• Work required: Extract every line of the material that holds the string "Located".

• Record excerpts:

+--

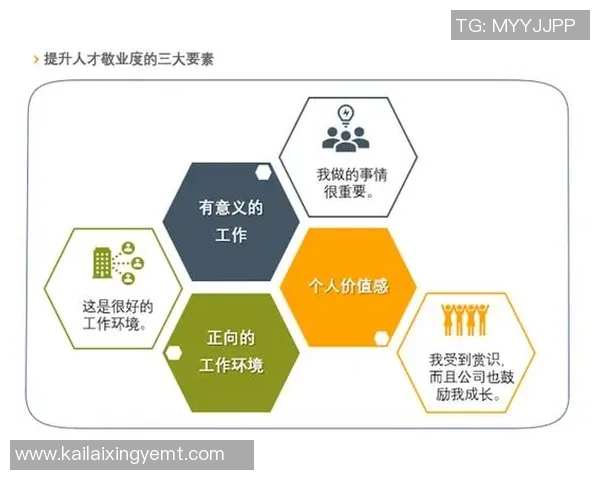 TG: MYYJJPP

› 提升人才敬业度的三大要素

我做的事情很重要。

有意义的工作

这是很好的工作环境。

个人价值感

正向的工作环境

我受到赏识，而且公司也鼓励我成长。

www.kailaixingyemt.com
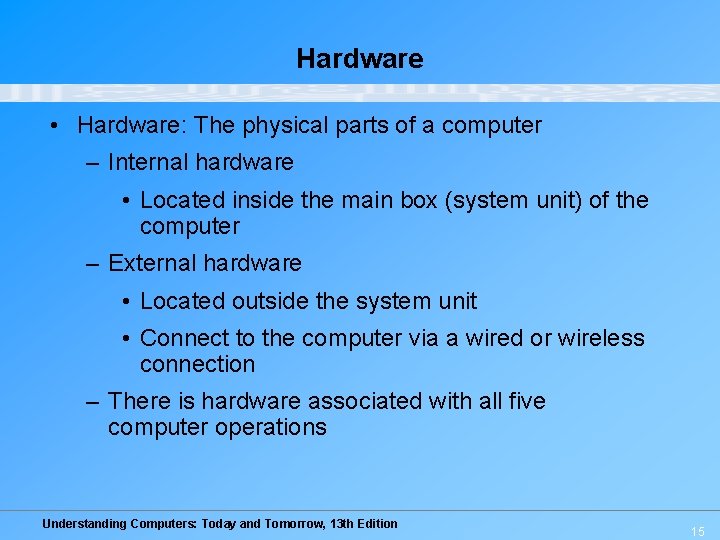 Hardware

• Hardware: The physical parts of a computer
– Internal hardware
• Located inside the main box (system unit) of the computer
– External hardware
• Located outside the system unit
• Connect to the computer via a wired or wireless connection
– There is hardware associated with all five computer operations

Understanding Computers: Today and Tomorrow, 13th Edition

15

+--

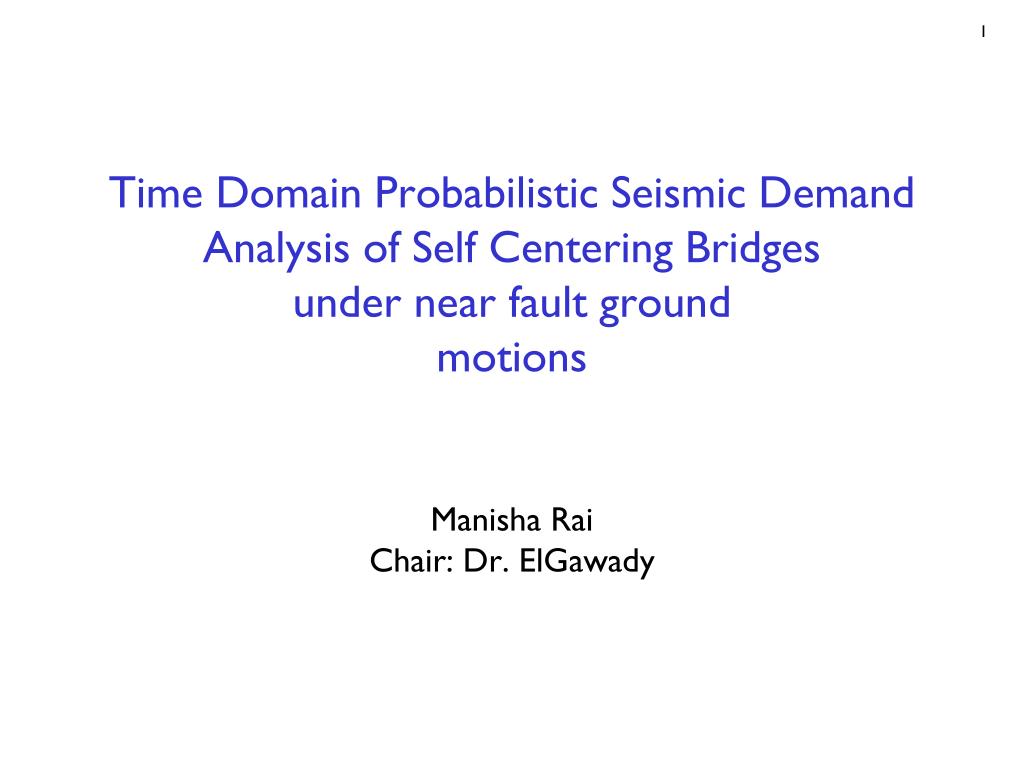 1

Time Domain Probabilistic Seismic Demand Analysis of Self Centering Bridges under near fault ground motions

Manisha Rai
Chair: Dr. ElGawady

+--

• Output of the exercise:
• Located inside the main box (system unit) of the computer
• Located outside the system unit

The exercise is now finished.